What is expected » Can you copy out, word for word, the lines below, from the one containing "From the picture's" through the one containing "1845 millimetres", with both of those lines included?

Given data »

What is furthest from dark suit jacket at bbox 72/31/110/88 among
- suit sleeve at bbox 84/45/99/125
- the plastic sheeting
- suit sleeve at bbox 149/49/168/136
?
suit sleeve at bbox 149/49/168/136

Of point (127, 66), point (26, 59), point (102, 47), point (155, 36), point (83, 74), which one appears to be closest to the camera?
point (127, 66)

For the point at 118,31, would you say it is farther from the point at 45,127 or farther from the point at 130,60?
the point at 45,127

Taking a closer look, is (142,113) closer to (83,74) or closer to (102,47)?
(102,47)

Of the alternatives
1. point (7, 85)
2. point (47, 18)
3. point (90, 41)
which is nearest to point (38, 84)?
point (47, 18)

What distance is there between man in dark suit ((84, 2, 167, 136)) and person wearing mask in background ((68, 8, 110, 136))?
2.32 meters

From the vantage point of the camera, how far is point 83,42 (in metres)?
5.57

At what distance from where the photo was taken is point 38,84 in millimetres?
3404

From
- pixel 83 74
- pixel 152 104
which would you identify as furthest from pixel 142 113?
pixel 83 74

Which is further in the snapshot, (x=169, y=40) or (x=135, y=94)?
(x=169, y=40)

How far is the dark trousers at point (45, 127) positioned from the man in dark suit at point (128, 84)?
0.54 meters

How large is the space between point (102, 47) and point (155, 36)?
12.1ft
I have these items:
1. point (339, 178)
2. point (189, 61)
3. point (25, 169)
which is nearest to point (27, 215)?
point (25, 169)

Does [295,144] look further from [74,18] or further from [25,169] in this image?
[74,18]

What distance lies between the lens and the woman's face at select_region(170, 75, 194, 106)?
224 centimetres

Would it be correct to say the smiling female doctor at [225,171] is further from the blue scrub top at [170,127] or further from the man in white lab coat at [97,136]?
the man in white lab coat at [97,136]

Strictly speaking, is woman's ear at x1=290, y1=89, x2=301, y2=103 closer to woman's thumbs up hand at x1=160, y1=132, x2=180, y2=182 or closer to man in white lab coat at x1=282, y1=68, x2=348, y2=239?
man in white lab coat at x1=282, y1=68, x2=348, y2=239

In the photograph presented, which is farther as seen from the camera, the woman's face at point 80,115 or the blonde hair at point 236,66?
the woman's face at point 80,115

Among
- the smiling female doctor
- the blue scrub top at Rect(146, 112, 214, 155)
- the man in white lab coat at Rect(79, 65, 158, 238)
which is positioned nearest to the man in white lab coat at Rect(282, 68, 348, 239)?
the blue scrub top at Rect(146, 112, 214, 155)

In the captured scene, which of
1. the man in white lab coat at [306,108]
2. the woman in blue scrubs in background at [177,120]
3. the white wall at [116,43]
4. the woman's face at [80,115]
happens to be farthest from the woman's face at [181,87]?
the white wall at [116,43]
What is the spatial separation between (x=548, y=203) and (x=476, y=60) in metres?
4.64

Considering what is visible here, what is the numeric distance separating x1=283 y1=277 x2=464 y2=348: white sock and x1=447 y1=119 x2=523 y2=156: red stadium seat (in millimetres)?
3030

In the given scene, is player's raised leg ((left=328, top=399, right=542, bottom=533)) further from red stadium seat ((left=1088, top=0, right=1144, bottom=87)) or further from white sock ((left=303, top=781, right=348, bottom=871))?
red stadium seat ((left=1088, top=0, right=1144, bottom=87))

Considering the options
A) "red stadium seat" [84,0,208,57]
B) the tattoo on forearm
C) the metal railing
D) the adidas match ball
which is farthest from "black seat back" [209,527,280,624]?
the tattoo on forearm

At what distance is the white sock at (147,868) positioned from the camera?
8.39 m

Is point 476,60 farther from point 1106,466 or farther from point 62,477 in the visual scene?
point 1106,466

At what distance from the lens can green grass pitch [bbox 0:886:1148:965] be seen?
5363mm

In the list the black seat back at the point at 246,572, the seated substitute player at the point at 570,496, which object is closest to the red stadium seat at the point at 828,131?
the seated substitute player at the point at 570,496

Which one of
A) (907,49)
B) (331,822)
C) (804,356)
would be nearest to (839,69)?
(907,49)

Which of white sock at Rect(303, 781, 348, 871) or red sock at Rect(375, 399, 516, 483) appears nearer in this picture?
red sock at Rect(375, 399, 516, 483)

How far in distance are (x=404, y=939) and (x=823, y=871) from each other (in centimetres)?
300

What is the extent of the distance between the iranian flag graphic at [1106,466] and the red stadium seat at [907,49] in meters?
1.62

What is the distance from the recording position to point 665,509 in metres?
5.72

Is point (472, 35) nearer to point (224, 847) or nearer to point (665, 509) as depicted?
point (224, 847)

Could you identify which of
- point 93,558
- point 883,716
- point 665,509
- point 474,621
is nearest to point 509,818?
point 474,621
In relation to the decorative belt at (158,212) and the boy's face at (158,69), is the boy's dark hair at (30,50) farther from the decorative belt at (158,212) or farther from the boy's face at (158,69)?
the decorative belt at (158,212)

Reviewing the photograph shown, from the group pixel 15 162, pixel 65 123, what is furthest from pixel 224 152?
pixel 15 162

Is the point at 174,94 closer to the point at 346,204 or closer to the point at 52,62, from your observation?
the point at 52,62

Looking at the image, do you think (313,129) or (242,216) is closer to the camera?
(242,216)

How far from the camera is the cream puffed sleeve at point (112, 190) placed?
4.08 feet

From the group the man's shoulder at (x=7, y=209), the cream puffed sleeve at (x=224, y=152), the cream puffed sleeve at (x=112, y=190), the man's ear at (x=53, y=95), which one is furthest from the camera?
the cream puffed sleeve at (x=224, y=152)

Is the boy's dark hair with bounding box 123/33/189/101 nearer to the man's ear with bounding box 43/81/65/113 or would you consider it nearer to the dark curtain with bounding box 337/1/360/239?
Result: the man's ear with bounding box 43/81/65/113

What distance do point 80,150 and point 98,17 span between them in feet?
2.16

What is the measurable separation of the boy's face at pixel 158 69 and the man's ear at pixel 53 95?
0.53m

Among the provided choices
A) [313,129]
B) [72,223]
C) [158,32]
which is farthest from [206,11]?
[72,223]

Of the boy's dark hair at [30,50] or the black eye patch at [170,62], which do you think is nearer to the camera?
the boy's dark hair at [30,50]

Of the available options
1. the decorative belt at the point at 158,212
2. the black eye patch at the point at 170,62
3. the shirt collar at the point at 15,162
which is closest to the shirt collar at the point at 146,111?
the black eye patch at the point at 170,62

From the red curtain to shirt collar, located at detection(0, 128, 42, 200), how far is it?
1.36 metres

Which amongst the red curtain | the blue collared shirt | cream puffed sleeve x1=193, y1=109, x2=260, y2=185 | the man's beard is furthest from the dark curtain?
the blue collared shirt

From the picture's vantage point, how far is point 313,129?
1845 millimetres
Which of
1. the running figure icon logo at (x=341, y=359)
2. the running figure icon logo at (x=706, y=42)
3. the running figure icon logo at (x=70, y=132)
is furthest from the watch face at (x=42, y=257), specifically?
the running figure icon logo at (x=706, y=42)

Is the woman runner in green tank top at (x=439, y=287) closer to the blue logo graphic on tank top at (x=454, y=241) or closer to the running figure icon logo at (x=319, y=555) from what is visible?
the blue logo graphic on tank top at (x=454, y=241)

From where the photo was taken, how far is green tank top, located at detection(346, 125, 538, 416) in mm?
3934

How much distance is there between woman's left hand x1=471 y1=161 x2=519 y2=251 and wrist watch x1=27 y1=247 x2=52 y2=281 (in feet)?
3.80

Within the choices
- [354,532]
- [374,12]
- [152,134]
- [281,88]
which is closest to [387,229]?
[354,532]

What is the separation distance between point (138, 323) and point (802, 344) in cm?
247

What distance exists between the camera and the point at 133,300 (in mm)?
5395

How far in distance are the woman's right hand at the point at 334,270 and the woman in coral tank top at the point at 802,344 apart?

Solution for this problem »
From the picture's vantage point, how far is point 313,129?
1845 millimetres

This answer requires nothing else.